EXERCISE INPUT:
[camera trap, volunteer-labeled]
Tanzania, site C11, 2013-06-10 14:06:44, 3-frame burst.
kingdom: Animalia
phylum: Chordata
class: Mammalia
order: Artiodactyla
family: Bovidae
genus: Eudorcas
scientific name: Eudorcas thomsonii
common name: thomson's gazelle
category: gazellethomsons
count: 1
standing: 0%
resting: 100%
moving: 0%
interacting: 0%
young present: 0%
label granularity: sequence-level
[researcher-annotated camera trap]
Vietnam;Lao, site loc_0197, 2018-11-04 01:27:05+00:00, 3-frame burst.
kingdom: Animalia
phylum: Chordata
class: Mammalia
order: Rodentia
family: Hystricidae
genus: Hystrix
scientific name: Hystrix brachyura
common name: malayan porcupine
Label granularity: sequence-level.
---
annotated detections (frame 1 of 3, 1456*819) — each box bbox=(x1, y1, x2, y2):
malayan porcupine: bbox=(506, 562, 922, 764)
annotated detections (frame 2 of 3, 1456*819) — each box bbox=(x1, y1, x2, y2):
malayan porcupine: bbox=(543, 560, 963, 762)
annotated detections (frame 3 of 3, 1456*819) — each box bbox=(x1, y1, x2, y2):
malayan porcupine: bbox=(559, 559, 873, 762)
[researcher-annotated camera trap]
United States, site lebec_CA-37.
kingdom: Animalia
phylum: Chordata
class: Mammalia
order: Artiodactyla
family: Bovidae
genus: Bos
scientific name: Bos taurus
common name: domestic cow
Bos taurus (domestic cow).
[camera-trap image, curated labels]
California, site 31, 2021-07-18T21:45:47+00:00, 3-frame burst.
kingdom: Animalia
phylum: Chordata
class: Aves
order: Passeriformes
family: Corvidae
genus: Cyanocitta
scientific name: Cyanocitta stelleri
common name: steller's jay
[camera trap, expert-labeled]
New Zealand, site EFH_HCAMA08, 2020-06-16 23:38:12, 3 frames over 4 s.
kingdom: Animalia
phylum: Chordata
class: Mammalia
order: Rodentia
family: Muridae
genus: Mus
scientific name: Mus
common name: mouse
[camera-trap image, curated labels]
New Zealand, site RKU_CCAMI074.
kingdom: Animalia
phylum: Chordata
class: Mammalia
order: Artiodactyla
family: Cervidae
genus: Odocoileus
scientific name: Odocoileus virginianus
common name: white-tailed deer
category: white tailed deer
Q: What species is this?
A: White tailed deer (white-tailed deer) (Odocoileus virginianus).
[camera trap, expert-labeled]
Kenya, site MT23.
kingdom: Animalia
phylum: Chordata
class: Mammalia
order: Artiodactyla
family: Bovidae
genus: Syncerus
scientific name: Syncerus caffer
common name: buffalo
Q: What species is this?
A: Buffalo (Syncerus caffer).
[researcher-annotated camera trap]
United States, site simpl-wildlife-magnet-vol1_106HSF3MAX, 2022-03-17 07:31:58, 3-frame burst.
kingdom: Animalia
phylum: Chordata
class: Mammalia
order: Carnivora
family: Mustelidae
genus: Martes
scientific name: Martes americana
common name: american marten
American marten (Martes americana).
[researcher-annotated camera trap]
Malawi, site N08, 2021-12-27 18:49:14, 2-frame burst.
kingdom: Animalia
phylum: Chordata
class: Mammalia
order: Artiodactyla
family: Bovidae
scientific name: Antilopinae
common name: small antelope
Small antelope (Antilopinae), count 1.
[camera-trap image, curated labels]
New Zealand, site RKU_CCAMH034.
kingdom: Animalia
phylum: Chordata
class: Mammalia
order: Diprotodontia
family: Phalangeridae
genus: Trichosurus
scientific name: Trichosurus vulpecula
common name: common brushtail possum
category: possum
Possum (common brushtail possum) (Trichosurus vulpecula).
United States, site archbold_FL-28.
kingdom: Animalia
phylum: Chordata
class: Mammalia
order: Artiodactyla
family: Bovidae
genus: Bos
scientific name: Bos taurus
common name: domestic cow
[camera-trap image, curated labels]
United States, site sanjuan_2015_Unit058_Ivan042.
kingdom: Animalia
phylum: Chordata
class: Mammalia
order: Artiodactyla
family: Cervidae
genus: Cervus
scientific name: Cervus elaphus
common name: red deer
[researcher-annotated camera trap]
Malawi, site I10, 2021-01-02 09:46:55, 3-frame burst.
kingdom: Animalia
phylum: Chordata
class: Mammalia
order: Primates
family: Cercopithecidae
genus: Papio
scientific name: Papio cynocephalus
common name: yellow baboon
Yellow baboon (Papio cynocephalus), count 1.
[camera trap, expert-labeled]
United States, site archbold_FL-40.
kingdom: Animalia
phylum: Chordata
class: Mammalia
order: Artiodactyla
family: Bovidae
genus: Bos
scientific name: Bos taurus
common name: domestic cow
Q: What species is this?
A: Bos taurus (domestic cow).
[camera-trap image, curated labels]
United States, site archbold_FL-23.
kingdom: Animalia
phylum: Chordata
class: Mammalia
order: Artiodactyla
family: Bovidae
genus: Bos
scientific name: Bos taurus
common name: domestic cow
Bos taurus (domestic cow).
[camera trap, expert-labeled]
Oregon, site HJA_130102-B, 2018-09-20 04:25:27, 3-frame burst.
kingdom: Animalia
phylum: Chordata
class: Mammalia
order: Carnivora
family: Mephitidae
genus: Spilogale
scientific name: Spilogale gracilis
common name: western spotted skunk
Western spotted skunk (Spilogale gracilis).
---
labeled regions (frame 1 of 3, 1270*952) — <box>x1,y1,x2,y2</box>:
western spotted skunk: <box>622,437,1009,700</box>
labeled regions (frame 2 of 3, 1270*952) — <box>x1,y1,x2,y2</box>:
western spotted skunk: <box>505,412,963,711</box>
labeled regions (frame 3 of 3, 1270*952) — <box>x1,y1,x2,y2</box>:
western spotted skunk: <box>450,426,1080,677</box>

ACTIVITY: The answer must be a single number: the count of lines in the listing that hold the word "sequence".

SOLUTION TO THE EXERCISE: 2